R11- Je suis d'accord avec vous là dessus. Je crois avoir écrit quelque part (cf les ouvriers de la onzième heure) qu'il s'agissait d'un modèle de répartition qui dans tous les cas de figure serait pondéré par l'escompte compensé (prix assisté) de façon locale (réforme fédérale de la 2e partie). Il faut donc prendre ce modèle comme un exemple extrême. Plusieurs propositions peuvent ici être faites :
- On peut admettre qu'une assurance santé soit obligatoire. Elle couvrirait plus ou moins le 1/3 du dividende servi (cf. budget sécu ci-dessous). Doit-on retirer ce montant avant de servir les dividendes ? Doit-on imposer une seule caisse de gestion ? Je pencherai personnellement pour une assurance obligatoire minimale, mais avec liberté de choix de la caisse de gestion (par division professionnelle et locale). Assurance que l'intéressé financera avec son dividende ou avec ses revenus du travail.

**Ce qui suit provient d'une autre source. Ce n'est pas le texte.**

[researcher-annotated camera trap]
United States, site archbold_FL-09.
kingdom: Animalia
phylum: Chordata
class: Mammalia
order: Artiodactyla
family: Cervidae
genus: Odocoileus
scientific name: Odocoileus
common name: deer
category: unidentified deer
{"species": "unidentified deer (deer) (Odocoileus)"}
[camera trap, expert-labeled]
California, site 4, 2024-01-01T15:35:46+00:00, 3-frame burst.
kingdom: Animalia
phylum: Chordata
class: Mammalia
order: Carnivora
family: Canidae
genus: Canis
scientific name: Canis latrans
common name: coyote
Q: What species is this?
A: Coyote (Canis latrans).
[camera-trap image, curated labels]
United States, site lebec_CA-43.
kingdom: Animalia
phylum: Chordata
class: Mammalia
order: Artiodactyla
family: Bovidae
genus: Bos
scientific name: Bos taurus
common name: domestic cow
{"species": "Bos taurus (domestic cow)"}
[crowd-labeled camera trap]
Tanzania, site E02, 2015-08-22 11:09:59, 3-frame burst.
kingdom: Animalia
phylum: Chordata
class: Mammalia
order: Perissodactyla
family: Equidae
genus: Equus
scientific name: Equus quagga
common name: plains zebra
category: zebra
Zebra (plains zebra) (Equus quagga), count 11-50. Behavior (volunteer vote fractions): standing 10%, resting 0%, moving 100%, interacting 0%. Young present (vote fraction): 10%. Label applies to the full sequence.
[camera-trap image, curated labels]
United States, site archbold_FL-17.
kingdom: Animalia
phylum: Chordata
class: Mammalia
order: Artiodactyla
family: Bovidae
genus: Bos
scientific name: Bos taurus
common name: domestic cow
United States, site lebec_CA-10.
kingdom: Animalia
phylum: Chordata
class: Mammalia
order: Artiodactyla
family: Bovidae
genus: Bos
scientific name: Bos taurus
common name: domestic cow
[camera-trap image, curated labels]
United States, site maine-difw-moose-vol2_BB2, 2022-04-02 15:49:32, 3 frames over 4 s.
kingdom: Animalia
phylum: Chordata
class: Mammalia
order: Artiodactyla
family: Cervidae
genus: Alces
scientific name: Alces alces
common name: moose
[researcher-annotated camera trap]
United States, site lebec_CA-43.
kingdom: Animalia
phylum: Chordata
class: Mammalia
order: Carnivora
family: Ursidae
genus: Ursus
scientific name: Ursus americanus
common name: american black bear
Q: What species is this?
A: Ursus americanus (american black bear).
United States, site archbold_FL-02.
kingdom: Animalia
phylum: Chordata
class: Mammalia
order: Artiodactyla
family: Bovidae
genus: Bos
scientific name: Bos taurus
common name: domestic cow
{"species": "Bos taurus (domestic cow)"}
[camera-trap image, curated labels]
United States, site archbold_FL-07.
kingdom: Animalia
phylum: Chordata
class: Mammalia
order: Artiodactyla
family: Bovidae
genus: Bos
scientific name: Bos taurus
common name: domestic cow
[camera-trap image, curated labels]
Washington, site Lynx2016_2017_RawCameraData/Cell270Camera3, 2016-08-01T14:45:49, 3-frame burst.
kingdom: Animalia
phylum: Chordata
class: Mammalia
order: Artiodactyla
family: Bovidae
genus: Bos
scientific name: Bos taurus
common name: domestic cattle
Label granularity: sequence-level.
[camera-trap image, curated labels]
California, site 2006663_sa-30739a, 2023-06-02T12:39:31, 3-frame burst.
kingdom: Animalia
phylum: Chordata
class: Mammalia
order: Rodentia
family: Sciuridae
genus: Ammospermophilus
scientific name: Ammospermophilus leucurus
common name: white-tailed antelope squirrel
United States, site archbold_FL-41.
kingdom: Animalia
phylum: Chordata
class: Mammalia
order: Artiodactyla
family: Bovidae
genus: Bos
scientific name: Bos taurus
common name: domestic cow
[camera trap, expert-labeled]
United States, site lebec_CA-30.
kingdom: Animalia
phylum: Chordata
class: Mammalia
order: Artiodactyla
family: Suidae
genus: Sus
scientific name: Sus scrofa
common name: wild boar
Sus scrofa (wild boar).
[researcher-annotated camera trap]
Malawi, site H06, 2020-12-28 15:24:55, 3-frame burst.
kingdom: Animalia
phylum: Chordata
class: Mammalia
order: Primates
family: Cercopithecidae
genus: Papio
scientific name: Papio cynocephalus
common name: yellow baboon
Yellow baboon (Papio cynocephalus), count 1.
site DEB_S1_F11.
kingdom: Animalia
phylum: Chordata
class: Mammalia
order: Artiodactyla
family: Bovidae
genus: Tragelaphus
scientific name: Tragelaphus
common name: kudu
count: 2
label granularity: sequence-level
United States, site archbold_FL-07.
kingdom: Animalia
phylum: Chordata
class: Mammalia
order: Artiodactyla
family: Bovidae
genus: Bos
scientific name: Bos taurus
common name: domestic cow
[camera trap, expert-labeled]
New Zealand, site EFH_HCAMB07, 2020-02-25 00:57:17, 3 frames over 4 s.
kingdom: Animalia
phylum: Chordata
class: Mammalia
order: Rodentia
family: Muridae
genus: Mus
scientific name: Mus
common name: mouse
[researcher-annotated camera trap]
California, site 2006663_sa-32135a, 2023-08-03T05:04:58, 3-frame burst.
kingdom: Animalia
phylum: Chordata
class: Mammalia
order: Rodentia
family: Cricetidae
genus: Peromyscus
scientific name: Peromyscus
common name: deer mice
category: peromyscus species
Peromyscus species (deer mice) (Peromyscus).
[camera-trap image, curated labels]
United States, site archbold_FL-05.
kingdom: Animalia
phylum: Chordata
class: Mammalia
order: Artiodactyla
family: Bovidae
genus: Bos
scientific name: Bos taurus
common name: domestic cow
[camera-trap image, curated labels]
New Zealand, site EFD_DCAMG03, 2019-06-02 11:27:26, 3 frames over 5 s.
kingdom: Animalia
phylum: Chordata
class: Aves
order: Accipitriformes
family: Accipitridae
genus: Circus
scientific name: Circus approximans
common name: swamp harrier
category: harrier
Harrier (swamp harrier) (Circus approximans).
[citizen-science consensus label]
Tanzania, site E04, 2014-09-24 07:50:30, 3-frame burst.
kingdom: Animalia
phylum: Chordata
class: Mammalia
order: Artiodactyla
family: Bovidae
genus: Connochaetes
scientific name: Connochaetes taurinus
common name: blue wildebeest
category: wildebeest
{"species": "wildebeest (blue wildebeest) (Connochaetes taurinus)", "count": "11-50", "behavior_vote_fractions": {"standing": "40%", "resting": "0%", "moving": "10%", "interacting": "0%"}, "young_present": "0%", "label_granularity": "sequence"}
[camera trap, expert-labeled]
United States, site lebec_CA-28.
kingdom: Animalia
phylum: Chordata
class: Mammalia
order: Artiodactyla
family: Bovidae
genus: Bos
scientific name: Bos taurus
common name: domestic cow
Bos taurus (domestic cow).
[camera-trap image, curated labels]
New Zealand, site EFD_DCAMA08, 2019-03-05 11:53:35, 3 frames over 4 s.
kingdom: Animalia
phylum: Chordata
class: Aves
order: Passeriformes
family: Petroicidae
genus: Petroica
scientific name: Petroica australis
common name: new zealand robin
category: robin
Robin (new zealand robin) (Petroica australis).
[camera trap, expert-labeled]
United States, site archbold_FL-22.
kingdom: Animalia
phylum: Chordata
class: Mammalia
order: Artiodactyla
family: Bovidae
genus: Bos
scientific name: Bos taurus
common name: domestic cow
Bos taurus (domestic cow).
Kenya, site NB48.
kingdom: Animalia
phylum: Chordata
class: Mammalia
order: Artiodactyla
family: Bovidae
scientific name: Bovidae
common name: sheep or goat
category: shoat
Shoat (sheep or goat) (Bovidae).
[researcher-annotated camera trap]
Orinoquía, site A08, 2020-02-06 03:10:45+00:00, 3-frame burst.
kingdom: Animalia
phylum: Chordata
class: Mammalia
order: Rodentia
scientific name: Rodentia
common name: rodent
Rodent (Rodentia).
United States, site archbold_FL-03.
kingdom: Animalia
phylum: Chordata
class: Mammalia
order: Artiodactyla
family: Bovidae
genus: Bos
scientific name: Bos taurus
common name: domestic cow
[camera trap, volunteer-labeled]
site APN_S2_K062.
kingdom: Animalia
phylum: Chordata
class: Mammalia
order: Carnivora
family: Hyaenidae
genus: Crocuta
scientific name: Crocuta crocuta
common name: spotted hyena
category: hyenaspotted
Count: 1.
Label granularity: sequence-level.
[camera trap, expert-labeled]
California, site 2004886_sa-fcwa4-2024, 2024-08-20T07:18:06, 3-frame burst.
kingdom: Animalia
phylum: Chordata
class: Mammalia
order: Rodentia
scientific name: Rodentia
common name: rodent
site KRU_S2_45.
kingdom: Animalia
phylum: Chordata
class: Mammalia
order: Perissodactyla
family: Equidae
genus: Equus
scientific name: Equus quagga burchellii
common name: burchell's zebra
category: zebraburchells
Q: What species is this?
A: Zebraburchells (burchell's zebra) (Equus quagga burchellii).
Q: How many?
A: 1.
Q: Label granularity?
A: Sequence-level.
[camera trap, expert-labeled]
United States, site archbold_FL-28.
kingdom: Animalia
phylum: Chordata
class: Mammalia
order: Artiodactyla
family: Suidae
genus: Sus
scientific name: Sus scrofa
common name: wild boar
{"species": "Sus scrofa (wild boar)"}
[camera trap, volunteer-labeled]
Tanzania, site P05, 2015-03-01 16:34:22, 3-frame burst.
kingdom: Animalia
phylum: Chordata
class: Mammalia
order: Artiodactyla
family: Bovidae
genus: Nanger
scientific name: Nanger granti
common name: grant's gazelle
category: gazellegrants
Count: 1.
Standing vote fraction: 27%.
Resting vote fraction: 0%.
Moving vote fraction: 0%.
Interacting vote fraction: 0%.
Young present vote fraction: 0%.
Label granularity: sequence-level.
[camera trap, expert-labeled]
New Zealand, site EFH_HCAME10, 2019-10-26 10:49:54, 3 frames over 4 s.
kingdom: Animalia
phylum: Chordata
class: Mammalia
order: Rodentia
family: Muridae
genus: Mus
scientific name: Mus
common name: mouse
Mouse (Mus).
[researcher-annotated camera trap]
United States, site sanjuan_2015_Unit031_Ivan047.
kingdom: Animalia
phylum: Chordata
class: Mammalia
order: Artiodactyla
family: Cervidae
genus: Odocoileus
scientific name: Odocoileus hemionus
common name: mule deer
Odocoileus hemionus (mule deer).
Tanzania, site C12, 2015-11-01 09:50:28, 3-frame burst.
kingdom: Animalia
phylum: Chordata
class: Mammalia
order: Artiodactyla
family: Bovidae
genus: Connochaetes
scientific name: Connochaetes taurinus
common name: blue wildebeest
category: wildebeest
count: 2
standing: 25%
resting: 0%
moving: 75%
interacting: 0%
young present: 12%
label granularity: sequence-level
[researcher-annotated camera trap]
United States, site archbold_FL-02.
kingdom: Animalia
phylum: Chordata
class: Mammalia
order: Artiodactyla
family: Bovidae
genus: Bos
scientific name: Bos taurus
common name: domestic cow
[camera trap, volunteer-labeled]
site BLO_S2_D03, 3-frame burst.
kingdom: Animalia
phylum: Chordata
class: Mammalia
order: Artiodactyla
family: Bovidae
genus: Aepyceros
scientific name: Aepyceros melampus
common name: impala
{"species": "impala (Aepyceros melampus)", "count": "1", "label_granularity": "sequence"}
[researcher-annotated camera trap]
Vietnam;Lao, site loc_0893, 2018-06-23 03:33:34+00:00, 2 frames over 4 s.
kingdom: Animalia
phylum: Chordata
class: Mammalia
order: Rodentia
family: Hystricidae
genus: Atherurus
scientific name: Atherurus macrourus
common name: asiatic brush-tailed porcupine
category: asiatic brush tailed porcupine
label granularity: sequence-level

Structure des prestations sociales de 1959 à 1995 en pourcentage des prestations sociales
Années
Vieillesse
Santé
Famille
Emploi
1959
37,2
33,0
28,3
1,3
1965
38,1
36,0
23,4
1,6
1970
41,6
37,1
18,8
2,0
1975
42,4
36,8
16,5
4,0
1980
42,7
35,2
14,8
7,1
1985
41,7
33,9
13,5
10,7
1995
50,9
27,5
13,1
8,4
2000
44,1
34,0
10,2
11,5

 

- On peut également préconiser une assurance obligatoire minimale et le solde (déficit ou excédent) financé par une partie du crédit social de l'exercice suivant; soit un système de 2 modèles de mutualisation.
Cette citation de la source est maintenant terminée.